Brown blasted back. 

“What he’s citing out of the Plain Dealer is not quite right but Josh Mandel, as we know, has trouble telling the truth.”

Politifact said the claim by Democrats, including Brown, that Republicans had voted to end Medicare in Rep. Paul Ryan’s budget was last year’s Lie of the Year. But Politifact has also given the “pants on fire” rating to Mandel six times. The candidates watched their answer times much more closely than in their first debate, and the audience was on different behavior than the sell-out crowd of 13-hundred at the City Club of Cleveland on Monday. They were mostly quiet, except when Brown did run over one of his answer and was chided by the moderator, WBNS-TV’s Jerry Revish. 
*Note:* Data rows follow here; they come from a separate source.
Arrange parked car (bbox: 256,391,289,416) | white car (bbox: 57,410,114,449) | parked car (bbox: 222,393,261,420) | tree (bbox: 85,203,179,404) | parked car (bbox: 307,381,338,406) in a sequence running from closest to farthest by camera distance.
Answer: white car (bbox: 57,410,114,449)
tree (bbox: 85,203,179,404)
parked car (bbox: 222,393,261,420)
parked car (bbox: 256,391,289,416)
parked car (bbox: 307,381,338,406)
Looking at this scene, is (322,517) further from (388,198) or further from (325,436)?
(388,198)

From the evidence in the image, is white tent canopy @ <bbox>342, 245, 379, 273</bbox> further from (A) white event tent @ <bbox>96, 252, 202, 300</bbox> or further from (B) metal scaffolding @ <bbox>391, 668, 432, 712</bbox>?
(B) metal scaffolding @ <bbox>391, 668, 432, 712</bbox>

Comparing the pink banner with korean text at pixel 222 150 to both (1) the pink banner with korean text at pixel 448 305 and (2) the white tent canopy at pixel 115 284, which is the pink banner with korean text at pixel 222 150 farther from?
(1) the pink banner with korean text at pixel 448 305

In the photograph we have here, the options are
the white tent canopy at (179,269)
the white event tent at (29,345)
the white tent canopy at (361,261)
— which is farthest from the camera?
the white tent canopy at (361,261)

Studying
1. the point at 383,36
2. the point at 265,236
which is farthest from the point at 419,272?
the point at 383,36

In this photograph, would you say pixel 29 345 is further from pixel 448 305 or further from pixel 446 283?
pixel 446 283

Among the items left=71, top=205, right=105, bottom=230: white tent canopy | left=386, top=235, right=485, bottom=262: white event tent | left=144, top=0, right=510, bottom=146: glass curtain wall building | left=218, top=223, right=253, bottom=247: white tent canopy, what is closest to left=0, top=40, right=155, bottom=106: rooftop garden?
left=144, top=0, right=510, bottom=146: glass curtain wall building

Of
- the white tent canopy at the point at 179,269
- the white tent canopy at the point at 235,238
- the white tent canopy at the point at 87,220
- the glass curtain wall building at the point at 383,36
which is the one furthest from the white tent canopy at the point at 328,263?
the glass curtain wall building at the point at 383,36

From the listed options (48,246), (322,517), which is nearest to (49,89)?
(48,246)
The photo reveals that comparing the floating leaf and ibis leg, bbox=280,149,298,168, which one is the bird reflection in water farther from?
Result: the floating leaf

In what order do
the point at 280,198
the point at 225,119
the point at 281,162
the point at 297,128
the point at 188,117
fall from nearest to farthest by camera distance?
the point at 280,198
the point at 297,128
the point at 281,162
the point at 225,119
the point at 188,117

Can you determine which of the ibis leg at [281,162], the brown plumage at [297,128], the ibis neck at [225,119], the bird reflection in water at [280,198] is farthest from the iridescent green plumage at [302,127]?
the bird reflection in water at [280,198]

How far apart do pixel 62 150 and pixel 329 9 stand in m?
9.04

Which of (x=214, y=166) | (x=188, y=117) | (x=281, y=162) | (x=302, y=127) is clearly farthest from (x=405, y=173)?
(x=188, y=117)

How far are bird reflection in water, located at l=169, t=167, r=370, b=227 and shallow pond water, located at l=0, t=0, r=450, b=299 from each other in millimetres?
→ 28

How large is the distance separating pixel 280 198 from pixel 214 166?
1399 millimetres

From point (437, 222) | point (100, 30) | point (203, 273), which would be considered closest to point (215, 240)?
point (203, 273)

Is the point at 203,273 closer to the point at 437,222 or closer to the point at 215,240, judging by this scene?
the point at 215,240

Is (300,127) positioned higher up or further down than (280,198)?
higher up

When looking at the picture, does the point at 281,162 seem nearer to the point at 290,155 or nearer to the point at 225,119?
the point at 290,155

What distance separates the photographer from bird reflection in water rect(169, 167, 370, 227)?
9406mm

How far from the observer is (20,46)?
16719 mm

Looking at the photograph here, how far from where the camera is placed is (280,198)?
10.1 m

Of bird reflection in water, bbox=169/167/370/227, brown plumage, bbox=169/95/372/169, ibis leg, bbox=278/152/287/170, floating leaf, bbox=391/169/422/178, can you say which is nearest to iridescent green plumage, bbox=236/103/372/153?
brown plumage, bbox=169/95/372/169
On another subject, Brown said he supports the repeal of both the military’s Don’t Ask Don’t Tell policy and the state’s marriage defining amendment, while Mandel said he supports both but also will do everything to represent all Ohioans – in his words, regardless of their background. The candidates meet for one more debate, again before a small private audience in Cincinnati next Thursday.